Dissertation Abstract:

This dissertation is the first investigation of the Regional French of
Normandy using sociolinguistic principles of data collection and analysis
(Labov 2001). It provides a partial characterisation of the regional
variety of French spoken in Normandy, France, by analysis of linguistic,
dialectological and attitudinal data collected in two sites in Normandy: La
Bonneville (rural Lower Normandy) and Darnétal (urban Upper Normandy). It
is the first sociolinguistic study of any variety of European French to
make exclusive use of instrumental measurements for the investigation of
phonological variables (the vowels in this study). Two vowel variables and
one morphosyntactic variable are investigated, all of which have been noted
in the literature as characteristic of the Regional French of Normandy.
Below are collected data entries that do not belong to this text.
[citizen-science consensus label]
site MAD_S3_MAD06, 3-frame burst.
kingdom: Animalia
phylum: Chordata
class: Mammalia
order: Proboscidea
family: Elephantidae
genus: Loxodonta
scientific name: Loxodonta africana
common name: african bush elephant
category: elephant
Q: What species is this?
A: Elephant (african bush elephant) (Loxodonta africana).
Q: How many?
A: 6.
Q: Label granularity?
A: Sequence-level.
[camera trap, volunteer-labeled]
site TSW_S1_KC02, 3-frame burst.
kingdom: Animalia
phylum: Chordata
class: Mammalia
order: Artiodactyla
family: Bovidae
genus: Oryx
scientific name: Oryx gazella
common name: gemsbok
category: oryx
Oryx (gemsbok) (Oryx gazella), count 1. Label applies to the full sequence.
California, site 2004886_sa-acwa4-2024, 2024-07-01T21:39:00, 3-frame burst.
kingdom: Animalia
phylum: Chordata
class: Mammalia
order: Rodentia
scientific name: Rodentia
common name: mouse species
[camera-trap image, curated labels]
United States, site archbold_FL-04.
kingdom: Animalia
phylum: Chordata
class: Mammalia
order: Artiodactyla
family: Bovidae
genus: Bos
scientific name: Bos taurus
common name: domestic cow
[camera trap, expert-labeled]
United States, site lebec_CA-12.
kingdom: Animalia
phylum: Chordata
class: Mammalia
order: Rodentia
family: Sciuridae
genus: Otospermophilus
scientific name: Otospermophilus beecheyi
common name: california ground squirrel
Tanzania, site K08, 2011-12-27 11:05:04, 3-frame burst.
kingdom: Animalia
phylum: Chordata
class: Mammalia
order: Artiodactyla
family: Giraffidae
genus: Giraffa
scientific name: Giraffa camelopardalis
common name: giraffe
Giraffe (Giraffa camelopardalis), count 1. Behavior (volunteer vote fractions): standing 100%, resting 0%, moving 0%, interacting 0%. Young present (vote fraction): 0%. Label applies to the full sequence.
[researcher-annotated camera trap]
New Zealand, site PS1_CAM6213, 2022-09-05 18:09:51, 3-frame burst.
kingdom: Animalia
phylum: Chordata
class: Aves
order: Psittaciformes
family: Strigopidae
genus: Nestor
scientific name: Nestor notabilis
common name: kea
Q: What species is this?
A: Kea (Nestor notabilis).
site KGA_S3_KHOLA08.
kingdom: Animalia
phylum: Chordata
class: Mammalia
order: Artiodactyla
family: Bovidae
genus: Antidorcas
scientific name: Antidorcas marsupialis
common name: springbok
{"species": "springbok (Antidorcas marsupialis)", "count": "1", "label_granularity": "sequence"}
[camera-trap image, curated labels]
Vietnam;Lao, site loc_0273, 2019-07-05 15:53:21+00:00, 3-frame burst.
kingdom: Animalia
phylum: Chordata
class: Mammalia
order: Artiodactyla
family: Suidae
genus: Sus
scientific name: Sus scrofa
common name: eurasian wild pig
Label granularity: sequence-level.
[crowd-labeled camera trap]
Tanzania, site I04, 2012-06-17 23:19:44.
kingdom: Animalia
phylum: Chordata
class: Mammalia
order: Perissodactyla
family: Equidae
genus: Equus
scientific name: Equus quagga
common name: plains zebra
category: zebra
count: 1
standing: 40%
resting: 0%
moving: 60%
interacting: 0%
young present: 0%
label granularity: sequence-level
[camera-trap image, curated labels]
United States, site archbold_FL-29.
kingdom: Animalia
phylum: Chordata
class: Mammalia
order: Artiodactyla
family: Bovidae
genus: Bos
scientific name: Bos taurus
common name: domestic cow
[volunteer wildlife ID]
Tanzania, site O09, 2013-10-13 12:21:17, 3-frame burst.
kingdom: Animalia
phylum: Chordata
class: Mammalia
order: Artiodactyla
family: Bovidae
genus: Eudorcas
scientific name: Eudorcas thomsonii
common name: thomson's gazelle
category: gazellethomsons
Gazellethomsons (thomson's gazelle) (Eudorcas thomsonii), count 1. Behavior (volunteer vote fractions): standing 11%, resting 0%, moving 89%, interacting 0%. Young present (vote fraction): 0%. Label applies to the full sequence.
In the dialectological/attitudinal part of the study, informants were asked
to fill in maps of Normandy according to where they thought people spoke
differently. They were then asked whether there was a local accent in their
area, whether they had it themselves, whether they could give any examples
of the accent and whether they thought the accent was a good one. In the
final part of the dissertation, the results of these questions are compared
with the phonological results speaker-by-speaker, to determine in
particular whether there is any correlation between and individual
speaker's opinion about the 'goodness' of the accent and their phonological
results (whether or not they actually use the Normandy variant of the vowel
variables).

The study contributes to the sociolinguistics of French inasmuch as it
represents an advance in the investigative techniques used in the field
(instrumental measurements for vowels), and also because it is the first
such sociolinguistic investigation of the Regional French of Normandy (it
joins a growing number of sociolinguistic investigations of other regional
varieties of European French). It also contributes to the wider field of
sociolinguistics by making explicit the connection between linguistic
results and the attitudinal results for individual speakers.